No. 17─AJAYAGARH ROCK INSCRIPTION OF CHANDELLA KIRTTIVARMAN
SANT LAL KATARE, NAGPUR
The inscription belongs to the reign of the Chandēlla king Kīrttivarman. It is inscribed on
a rock above a group of female images lying below the upper gate of the fort of Ajayagarh, which
was also called Jayapura. It is noticed by Cunningham in his Archaeological Survey Report,
wherein he says that the inscription consists of four lines and contains the name of king Kīrttivarman in the fourth line. It is again noticed by Dr. N. P. Chakravarti in the Annual Report
of the Archaeological Survey of India for the year 1935-36, p. 92, where its contents are briefly
summarised. It is edited here from an ink-impression kindly sent to me, at my request, by Mr.
N. Lakshminarayan Rao, Government Epigraphist for India.
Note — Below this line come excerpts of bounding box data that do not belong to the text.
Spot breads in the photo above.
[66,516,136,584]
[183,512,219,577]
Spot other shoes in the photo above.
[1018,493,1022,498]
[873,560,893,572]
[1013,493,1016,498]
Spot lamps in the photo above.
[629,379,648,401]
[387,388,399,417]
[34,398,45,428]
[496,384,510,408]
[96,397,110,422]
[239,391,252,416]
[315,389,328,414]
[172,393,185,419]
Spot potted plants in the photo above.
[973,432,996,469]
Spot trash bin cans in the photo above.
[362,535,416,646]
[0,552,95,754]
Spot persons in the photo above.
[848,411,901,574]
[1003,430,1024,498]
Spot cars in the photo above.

The famous fort of Ajayagarh
lies about 16 miles north-east of Kālañjara as the crow flies. It has yielded a number of inscriptions of the time of the Chandēlla kings, who had their capital at Kālañjara. It served as their capital
and it seems, whenever Kālañjara was occupied by the Muslims, the Chandēlla kings took refuge
at Ajayagarh from where they pursued their fight against the invaders to recapture their capital.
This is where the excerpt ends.